→ Task description
Exercise in exact copying: restate word for word only the lines below from the one containing "奔驰Xentry诊断维修专检软件24年03月编程维修电路图" through the one containing "Youkoso Jitsuryoku Shijou", omitting any pictures.

→ Supplied material
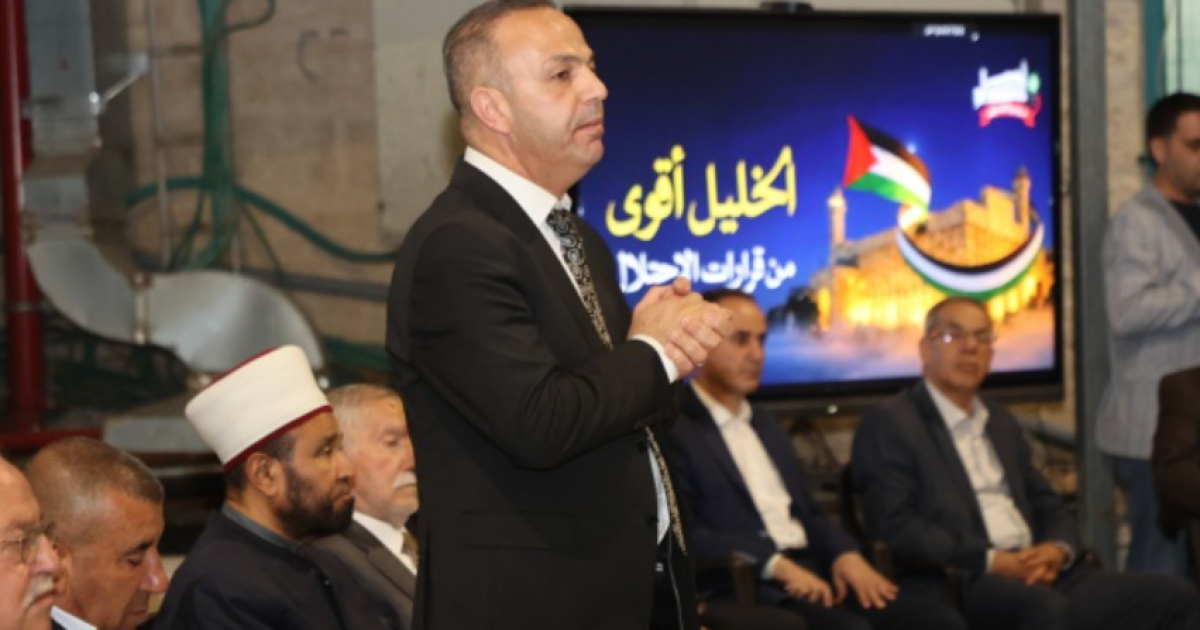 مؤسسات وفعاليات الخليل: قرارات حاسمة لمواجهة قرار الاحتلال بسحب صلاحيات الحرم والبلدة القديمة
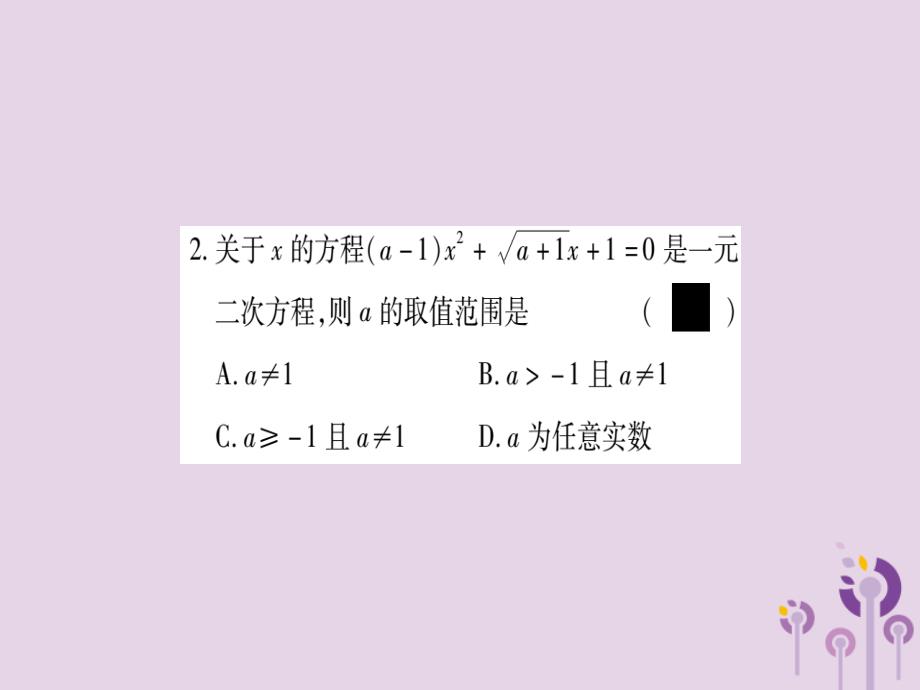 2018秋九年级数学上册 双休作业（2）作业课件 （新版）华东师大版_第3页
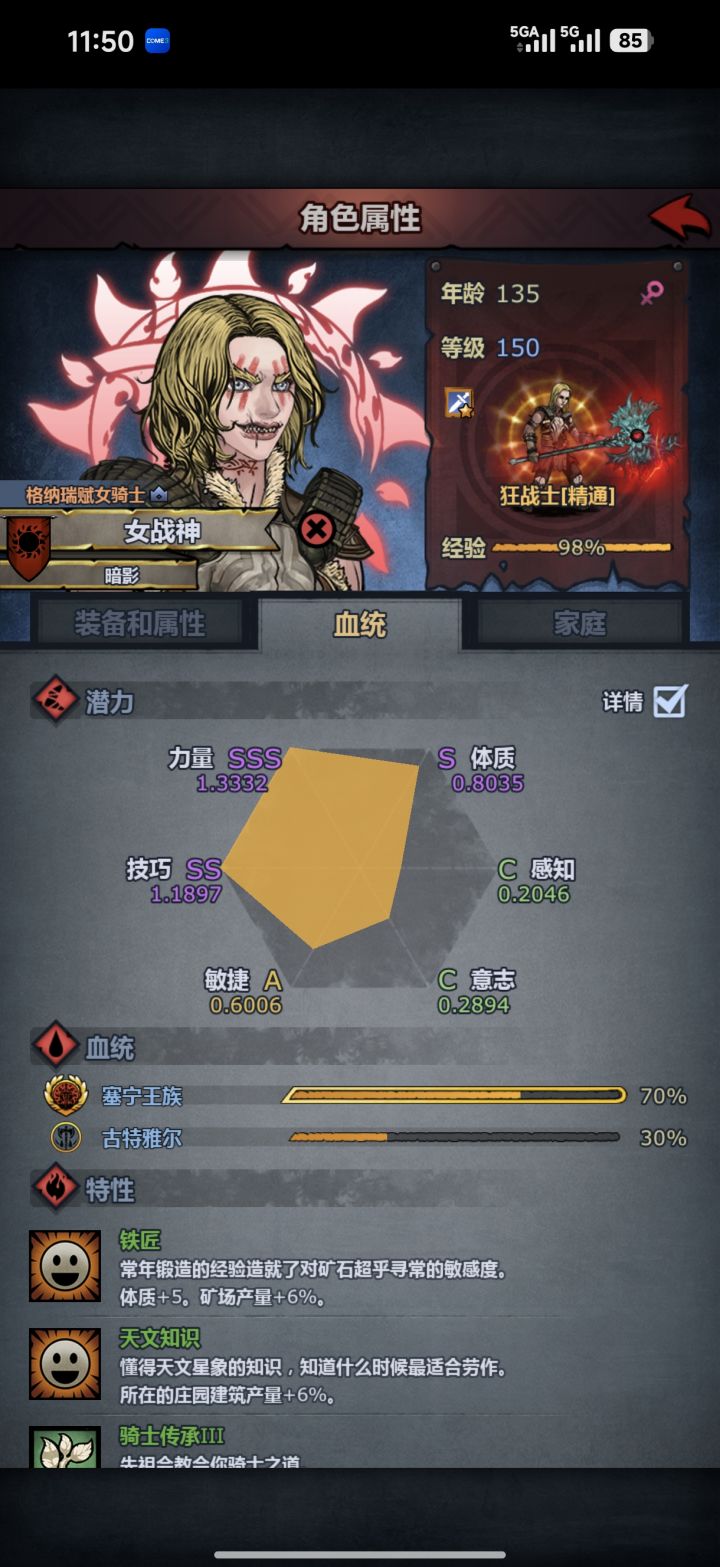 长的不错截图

...

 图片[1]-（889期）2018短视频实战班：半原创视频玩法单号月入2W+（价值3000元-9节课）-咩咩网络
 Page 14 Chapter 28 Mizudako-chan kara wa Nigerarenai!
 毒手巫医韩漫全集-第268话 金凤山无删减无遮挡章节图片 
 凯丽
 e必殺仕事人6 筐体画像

* * *

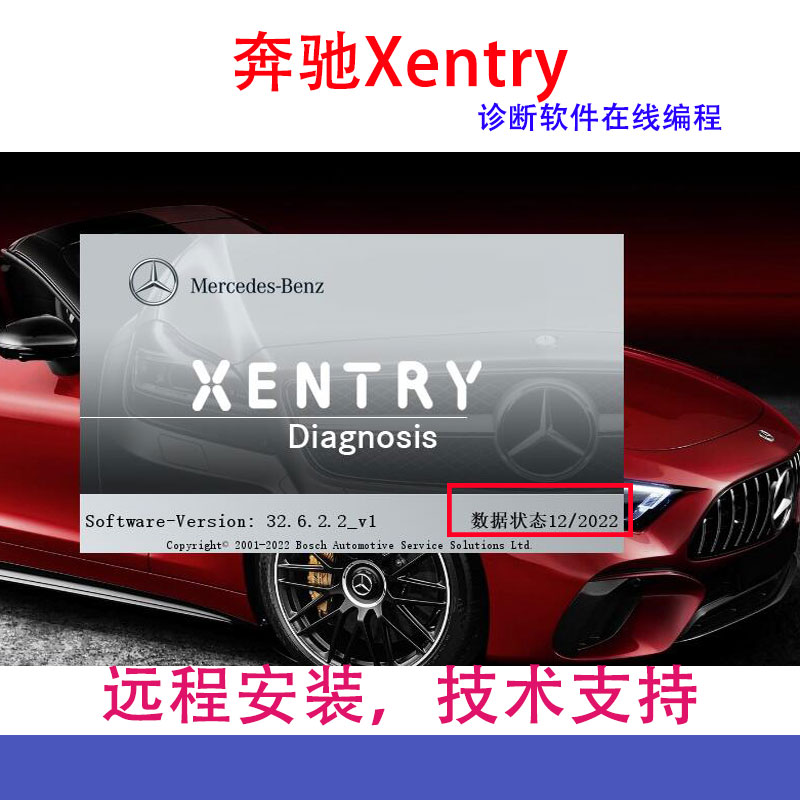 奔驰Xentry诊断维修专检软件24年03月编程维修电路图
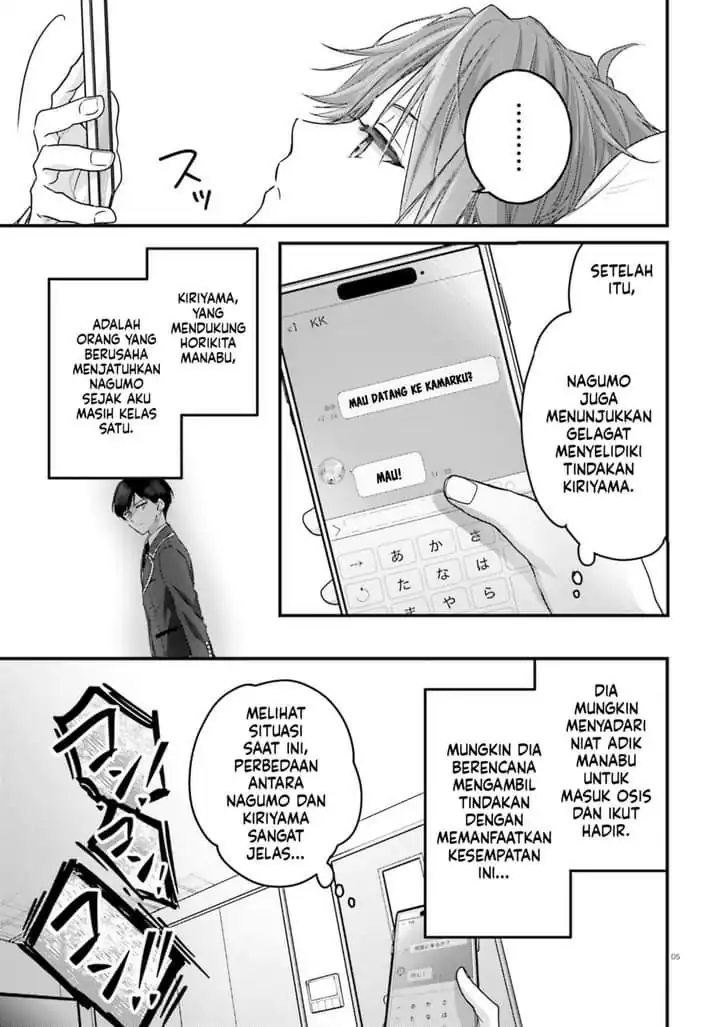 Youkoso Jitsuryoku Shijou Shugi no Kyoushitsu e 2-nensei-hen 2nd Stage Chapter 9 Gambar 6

→ Expected answer
 奔驰Xentry诊断维修专检软件24年03月编程维修电路图
 Youkoso Jitsuryoku Shijou Shugi no Kyoushitsu e 2-nensei-hen 2nd Stage Chapter 9 Gambar 6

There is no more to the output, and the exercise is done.